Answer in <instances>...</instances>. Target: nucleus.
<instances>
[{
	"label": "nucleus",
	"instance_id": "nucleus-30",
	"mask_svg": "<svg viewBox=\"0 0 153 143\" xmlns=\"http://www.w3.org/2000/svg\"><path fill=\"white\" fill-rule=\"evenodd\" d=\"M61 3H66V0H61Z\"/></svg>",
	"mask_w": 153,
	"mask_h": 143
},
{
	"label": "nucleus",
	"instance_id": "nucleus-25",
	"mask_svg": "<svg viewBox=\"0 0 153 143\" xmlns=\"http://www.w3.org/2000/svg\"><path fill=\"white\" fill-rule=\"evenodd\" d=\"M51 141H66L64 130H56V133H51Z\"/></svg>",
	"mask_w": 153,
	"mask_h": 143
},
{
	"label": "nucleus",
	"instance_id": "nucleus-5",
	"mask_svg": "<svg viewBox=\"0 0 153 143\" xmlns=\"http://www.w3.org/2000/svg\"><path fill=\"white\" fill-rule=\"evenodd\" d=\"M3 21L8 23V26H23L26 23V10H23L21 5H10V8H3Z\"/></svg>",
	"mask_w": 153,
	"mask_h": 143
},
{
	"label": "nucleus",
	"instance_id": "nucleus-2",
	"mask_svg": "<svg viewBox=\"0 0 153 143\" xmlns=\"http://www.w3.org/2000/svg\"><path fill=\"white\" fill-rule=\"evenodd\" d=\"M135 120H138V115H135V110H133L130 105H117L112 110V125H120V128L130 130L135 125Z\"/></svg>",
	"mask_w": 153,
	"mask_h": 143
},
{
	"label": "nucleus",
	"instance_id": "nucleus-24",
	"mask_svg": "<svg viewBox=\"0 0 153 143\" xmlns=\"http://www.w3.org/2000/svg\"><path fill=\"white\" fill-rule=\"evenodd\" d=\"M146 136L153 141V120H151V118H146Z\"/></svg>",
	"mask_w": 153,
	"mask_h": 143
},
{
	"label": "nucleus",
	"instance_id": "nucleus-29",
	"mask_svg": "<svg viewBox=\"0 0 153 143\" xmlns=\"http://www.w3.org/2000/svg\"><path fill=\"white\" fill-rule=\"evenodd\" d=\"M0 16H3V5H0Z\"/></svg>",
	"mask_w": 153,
====================
EXERCISE DESCRIPTION:
Please extract every line of the entries above and reproduce each one without changing a single character.

THE OUTPUT:
Answer in <instances>...</instances>. Target: nucleus.
<instances>
[{
	"label": "nucleus",
	"instance_id": "nucleus-30",
	"mask_svg": "<svg viewBox=\"0 0 153 143\" xmlns=\"http://www.w3.org/2000/svg\"><path fill=\"white\" fill-rule=\"evenodd\" d=\"M61 3H66V0H61Z\"/></svg>",
	"mask_w": 153,
	"mask_h": 143
},
{
	"label": "nucleus",
	"instance_id": "nucleus-25",
	"mask_svg": "<svg viewBox=\"0 0 153 143\" xmlns=\"http://www.w3.org/2000/svg\"><path fill=\"white\" fill-rule=\"evenodd\" d=\"M51 141H66L64 130H56V133H51Z\"/></svg>",
	"mask_w": 153,
	"mask_h": 143
},
{
	"label": "nucleus",
	"instance_id": "nucleus-5",
	"mask_svg": "<svg viewBox=\"0 0 153 143\" xmlns=\"http://www.w3.org/2000/svg\"><path fill=\"white\" fill-rule=\"evenodd\" d=\"M3 21L8 23V26H23L26 23V10H23L21 5H10V8H3Z\"/></svg>",
	"mask_w": 153,
	"mask_h": 143
},
{
	"label": "nucleus",
	"instance_id": "nucleus-2",
	"mask_svg": "<svg viewBox=\"0 0 153 143\" xmlns=\"http://www.w3.org/2000/svg\"><path fill=\"white\" fill-rule=\"evenodd\" d=\"M135 120H138V115H135V110H133L130 105H117L112 110V125H120V128L130 130L135 125Z\"/></svg>",
	"mask_w": 153,
	"mask_h": 143
},
{
	"label": "nucleus",
	"instance_id": "nucleus-24",
	"mask_svg": "<svg viewBox=\"0 0 153 143\" xmlns=\"http://www.w3.org/2000/svg\"><path fill=\"white\" fill-rule=\"evenodd\" d=\"M146 136L153 141V120H151V118H146Z\"/></svg>",
	"mask_w": 153,
	"mask_h": 143
},
{
	"label": "nucleus",
	"instance_id": "nucleus-29",
	"mask_svg": "<svg viewBox=\"0 0 153 143\" xmlns=\"http://www.w3.org/2000/svg\"><path fill=\"white\" fill-rule=\"evenodd\" d=\"M0 16H3V5H0Z\"/></svg>",
	"mask_w": 153,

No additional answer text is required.